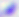
Summary:
  - Identification: Toxoplasma gondii
  - Modality: micrograph
  - Magnification: 400x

WHAT THIS TASK INVOLVES
Please transcribe the whole listing above exactly, with the images left out.

SOLUTION TO THE EXERCISE
Summary:
  - Identification: Toxoplasma gondii
  - Modality: micrograph
  - Magnification: 400x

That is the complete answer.